■ MATERIAL FOR THE TASK:
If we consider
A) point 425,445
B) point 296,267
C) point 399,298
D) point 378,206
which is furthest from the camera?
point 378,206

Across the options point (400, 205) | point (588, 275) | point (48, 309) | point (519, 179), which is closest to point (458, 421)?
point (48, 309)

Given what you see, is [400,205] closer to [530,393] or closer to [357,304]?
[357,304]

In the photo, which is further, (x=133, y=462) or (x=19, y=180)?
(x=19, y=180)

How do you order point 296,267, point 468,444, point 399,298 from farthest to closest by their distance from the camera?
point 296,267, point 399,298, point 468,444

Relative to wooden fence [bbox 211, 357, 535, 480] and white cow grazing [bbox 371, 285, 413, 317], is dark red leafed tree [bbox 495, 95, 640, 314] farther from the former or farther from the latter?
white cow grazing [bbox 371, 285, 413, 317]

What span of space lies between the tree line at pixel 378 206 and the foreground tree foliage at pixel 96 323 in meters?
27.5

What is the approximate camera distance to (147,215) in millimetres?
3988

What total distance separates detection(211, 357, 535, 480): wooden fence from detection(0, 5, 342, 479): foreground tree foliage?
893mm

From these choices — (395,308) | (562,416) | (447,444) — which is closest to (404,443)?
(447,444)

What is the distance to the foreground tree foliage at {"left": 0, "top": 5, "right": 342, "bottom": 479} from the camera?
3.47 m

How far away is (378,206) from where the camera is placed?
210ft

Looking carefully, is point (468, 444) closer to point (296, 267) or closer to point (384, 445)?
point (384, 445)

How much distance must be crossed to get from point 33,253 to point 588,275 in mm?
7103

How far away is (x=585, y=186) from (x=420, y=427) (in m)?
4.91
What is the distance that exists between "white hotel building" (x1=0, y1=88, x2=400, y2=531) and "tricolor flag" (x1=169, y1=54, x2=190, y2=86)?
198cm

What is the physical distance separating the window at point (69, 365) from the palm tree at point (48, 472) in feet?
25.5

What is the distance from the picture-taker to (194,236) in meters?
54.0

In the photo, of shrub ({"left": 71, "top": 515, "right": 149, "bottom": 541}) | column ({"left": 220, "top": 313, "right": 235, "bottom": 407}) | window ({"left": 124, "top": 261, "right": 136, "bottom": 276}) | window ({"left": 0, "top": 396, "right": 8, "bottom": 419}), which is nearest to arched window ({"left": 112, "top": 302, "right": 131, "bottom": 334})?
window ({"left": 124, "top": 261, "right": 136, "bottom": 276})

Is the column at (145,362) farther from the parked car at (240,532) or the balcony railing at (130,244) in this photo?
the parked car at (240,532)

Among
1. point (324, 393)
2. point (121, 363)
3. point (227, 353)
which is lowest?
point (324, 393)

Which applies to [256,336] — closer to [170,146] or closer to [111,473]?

■ GIVEN INSTRUCTION: Reproduce all of the entries above word for word, in the same order.

■ SOLVED PROBLEM:
If we consider
A) point 425,445
B) point 296,267
C) point 399,298
D) point 378,206
which is furthest from the camera?
point 378,206

Across the options point (400, 205) | point (588, 275) | point (48, 309) | point (519, 179), which is closest to point (458, 421)?
point (48, 309)

Given what you see, is [400,205] closer to [530,393] or closer to [357,304]?
[357,304]

In the photo, which is further, (x=133, y=462) or (x=19, y=180)?
(x=19, y=180)

How do you order point 296,267, point 468,444, point 399,298 from farthest to closest by their distance from the camera?
point 296,267, point 399,298, point 468,444

Relative to wooden fence [bbox 211, 357, 535, 480] and white cow grazing [bbox 371, 285, 413, 317], is dark red leafed tree [bbox 495, 95, 640, 314] farther from the former or farther from the latter?
white cow grazing [bbox 371, 285, 413, 317]

What span of space lies between the tree line at pixel 378 206 and the foreground tree foliage at pixel 96 323 in meters?
27.5

What is the approximate camera distance to (147,215) in millimetres?
3988

What total distance separates detection(211, 357, 535, 480): wooden fence from detection(0, 5, 342, 479): foreground tree foliage?
893mm

From these choices — (395,308) | (562,416) | (447,444) — which is closest to (404,443)?
(447,444)

What is the distance to the foreground tree foliage at {"left": 0, "top": 5, "right": 342, "bottom": 479} from the camera?
3.47 m

How far away is (378,206) from where the camera is placed?
210ft

Looking carefully, is point (468, 444) closer to point (296, 267) or closer to point (384, 445)?
point (384, 445)

How much distance must be crossed to get from point 33,253 to point 588,275 in mm?
7103

How far away is (x=585, y=186) from (x=420, y=427) (in m)?
4.91
What is the distance that exists between "white hotel building" (x1=0, y1=88, x2=400, y2=531) and "tricolor flag" (x1=169, y1=54, x2=190, y2=86)?
198cm

What is the physical distance separating the window at point (69, 365) from the palm tree at point (48, 472) in feet?
25.5

What is the distance from the picture-taker to (194,236) in meters?
54.0

In the photo, of shrub ({"left": 71, "top": 515, "right": 149, "bottom": 541}) | column ({"left": 220, "top": 313, "right": 235, "bottom": 407}) | window ({"left": 124, "top": 261, "right": 136, "bottom": 276}) | window ({"left": 0, "top": 396, "right": 8, "bottom": 419}), which is nearest to arched window ({"left": 112, "top": 302, "right": 131, "bottom": 334})?
window ({"left": 124, "top": 261, "right": 136, "bottom": 276})

Is the column at (145,362) farther from the parked car at (240,532) or the balcony railing at (130,244) in this photo?
the parked car at (240,532)

Among
1. point (324, 393)
2. point (121, 363)
3. point (227, 353)
which is lowest?
point (324, 393)

Which applies to [256,336] — closer to [170,146] or closer to [111,473]?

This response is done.